■ **Required task 1**: Decide whether each statement agrees with the skew bug report: (a) skew found the three S3 buckets the author expected; (b) the author let the scan run for less than an hour; (c) the traceback paths point to a Python 3.7 installation. For each, answer yes or no and quote the words from the report that settle it.
■ **Required task 2**: Please write the next part of the skew bug report, picking up right after its final line, "data = client.call(enum_op, query=path, **kwargs)".

■ **Source document**:
* start *

Skip to content

[BUG?] Ungraceful handling of blocking IO #181

@ghost

Description

Summary

So I've been playing with skew for a week or so now and whilst it principally works for what I want it to do at a functional level, I've found that something is causing it to handle blocking IO very poorly (not at all in fact)

The tests I've been running are to scan my own AWS account for S3 buckets. Skew works perfectly for finding the 3 buckets I expected it to, but then never returns.

At first I thought I was being impatient, so I decided to leave it run overnight and through the morning. The function still never returned. I understand that scanning all of AWS is a potentially non-trivial task, but more than 16 hours? Something must be up.

Investigation

The first thing I noticed trying to work out what was going on here was (when it worked) the dump from the keyboard interrupt when running in the console:

Traceback (most recent call last):
  File "<stdin>", line 1, in <module>
  File "/home/ares/.local/lib/python3.8/site-packages/skew/arn/__init__.py", line 323, in __iter__
    for scheme in self.scheme.enumerate(context, **self.kwargs):
  File "/home/ares/.local/lib/python3.8/site-packages/skew/arn/__init__.py", line 247, in enumerate
    for provider in self._arn.provider.enumerate(
  File "/home/ares/.local/lib/python3.8/site-packages/skew/arn/__init__.py", line 232, in enumerate
    for service in self._arn.service.enumerate(
  File "/home/ares/.local/lib/python3.8/site-packages/skew/arn/__init__.py", line 217, in enumerate
    for region in self._arn.region.enumerate(
  File "/home/ares/.local/lib/python3.8/site-packages/skew/arn/__init__.py", line 198, in enumerate
    for account in self._arn.account.enumerate(
  File "/home/ares/.local/lib/python3.8/site-packages/skew/arn/__init__.py", line 145, in enumerate
    for resource in self._arn.resource.enumerate(
  File "/home/ares/.local/lib/python3.8/site-packages/skew/arn/__init__.py", line 127, in enumerate
    resources.extend(resource_cls.enumerate(
  File "/home/ares/.local/lib/python3.8/site-packages/skew/resources/aws/s3.py", line 27, in enumerate
    resources = super(Bucket, cls).enumerate(arn, region, account,
  File "/home/ares/.local/lib/python3.8/site-packages/skew/resources/resource.py", line 54, in enumerate
    data = client.call(enum_op, query=path, **kwargs)

* end *

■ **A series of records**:
* start *

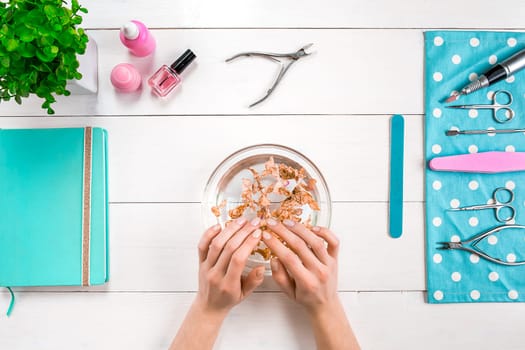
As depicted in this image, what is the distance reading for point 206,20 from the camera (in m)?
0.65

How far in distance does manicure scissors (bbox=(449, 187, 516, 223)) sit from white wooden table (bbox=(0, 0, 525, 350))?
110 millimetres

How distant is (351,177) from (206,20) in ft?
1.26

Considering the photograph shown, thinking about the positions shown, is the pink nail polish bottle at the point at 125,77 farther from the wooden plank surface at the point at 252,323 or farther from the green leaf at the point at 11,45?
the wooden plank surface at the point at 252,323

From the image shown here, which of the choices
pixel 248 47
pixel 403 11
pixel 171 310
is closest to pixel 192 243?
pixel 171 310

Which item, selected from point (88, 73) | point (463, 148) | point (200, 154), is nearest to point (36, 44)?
point (88, 73)

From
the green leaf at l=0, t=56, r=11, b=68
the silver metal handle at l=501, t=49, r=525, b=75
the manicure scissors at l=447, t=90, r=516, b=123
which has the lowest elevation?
the manicure scissors at l=447, t=90, r=516, b=123

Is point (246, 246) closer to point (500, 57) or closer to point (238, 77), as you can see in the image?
point (238, 77)

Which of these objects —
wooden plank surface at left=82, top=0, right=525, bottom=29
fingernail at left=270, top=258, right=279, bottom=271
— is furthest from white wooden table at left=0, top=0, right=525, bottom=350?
fingernail at left=270, top=258, right=279, bottom=271

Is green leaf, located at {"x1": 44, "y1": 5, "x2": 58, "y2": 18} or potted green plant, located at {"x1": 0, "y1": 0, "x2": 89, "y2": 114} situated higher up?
green leaf, located at {"x1": 44, "y1": 5, "x2": 58, "y2": 18}

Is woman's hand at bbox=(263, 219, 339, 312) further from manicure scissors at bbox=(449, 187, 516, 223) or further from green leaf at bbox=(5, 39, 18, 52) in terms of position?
green leaf at bbox=(5, 39, 18, 52)

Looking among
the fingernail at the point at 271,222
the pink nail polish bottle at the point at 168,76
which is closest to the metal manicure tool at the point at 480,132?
the fingernail at the point at 271,222

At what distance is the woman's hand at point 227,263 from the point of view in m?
0.52

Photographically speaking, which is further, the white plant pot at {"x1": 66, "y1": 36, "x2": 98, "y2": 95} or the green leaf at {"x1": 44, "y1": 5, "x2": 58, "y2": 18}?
the white plant pot at {"x1": 66, "y1": 36, "x2": 98, "y2": 95}

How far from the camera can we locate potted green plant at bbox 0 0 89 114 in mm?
469
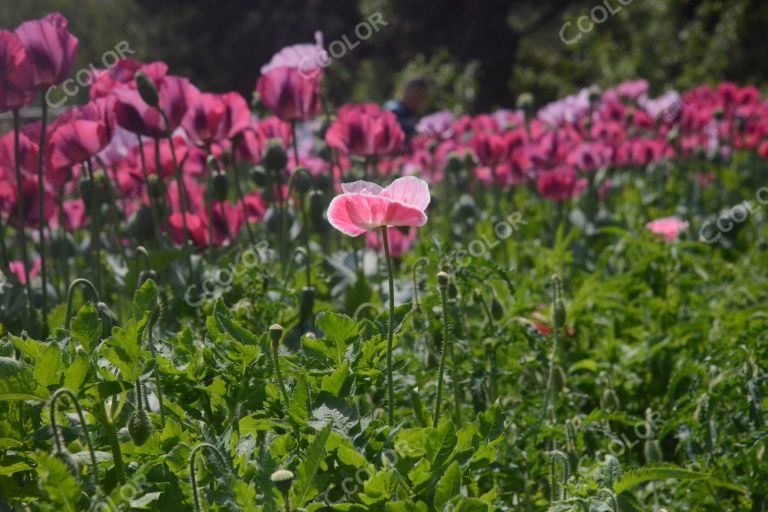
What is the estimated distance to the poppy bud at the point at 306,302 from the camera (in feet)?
6.29

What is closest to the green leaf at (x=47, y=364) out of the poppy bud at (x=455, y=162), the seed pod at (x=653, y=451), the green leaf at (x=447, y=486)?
the green leaf at (x=447, y=486)

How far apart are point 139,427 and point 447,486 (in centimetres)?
41

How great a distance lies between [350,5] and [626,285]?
16562mm

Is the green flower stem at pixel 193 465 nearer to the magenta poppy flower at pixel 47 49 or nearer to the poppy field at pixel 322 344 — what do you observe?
the poppy field at pixel 322 344

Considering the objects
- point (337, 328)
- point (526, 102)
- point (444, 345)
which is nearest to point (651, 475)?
point (444, 345)

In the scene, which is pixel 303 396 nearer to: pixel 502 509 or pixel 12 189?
pixel 502 509

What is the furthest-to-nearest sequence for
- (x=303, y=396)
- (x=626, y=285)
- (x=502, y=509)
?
(x=626, y=285), (x=502, y=509), (x=303, y=396)

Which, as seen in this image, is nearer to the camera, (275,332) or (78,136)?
(275,332)

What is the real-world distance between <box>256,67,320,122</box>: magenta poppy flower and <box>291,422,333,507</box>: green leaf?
5.04 ft

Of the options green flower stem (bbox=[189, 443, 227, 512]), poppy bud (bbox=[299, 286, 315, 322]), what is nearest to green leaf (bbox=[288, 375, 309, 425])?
green flower stem (bbox=[189, 443, 227, 512])

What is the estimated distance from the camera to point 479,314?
2.53 metres

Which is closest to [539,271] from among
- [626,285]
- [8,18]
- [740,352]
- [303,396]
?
[626,285]

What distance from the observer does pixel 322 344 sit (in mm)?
1199

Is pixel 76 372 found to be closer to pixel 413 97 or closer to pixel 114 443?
pixel 114 443
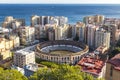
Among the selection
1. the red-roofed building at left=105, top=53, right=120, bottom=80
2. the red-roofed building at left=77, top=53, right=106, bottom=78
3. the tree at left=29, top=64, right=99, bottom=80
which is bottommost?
the red-roofed building at left=77, top=53, right=106, bottom=78

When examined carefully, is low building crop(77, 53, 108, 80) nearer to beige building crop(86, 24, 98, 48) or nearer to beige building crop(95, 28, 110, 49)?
beige building crop(95, 28, 110, 49)

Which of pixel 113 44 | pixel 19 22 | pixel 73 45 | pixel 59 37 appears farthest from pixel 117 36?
pixel 19 22

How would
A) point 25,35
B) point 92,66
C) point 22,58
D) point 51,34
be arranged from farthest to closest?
point 51,34, point 25,35, point 22,58, point 92,66

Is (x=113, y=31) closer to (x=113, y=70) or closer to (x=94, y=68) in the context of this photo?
(x=94, y=68)

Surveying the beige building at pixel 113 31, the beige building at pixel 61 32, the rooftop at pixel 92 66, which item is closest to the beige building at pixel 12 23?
the beige building at pixel 61 32

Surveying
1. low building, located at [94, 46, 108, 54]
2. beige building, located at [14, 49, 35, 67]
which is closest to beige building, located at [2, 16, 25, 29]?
beige building, located at [14, 49, 35, 67]

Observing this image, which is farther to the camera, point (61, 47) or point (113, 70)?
point (61, 47)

* end *

■ **Written response 1**:
(a) Yes: "Skew works perfectly for finding the 3 buckets I expected it to"
(b) No: "I decided to leave it run overnight and through the morning"
(c) No: "/home/ares/.local/lib/python3.8/site-packages/"

■ **Written response 2**:
  File "/home/ares/.local/lib/python3.8/site-packages/skew/awsclient.py", line 127, in call
    data = op(**kwargs)
  File "/home/ares/.local/lib/python3.8/site-packages/botocore/client.py", line 386, in _api_call
    return self._make_api_call(operation_name, kwargs)
  File "/home/ares/.local/lib/python3.8/site-packages/botocore/client.py", line 691, in _make_api_call
    http, parsed_response = self._make_request(
  File "/home/ares/.local/lib/python3.8/site-packages/botocore/client.py", line 711, in _make_request
    return self._endpoint.make_request(operation_model, request_dict)
  File "/home/ares/.local/lib/python3.8/site-packages/botocore/endpoint.py", line 102, in make_request
    return self._send_request(request_dict, operation_model)
  File "/home/ares/.local/lib/python3.8/site-packages/botocore/endpoint.py", line 134, in _send_request    success_response, exception = self._get_response(
  File "/home/ares/.local/lib/python3.8/site-packages/botocore/endpoint.py", line 166, in _get_response    success_response, exception = self._do_get_response(
  File "/home/ares/.local/lib/python3.8/site-packages/botocore/endpoint.py", line 200, in _do_get_response
    http_response = self._send(request)
  File "/home/ares/.local/lib/python3.8/site-packages/botocore/endpoint.py", line 269, in _send
    return self.http_session.send(request)
  File "/home/ares/.local/lib/python3.8/site-packages/botocore/httpsession.py", line 344, in send
    urllib_response = conn.urlopen(
  File "/usr/lib/python3/dist-packages/urllib3/connectionpool.py", line 665, in urlopen
    httplib_response = self._make_request(
  File "/usr/lib/python3/dist-packages/urllib3/connectionpool.py", line 421, in _make_request
    six.raise_from(e, None)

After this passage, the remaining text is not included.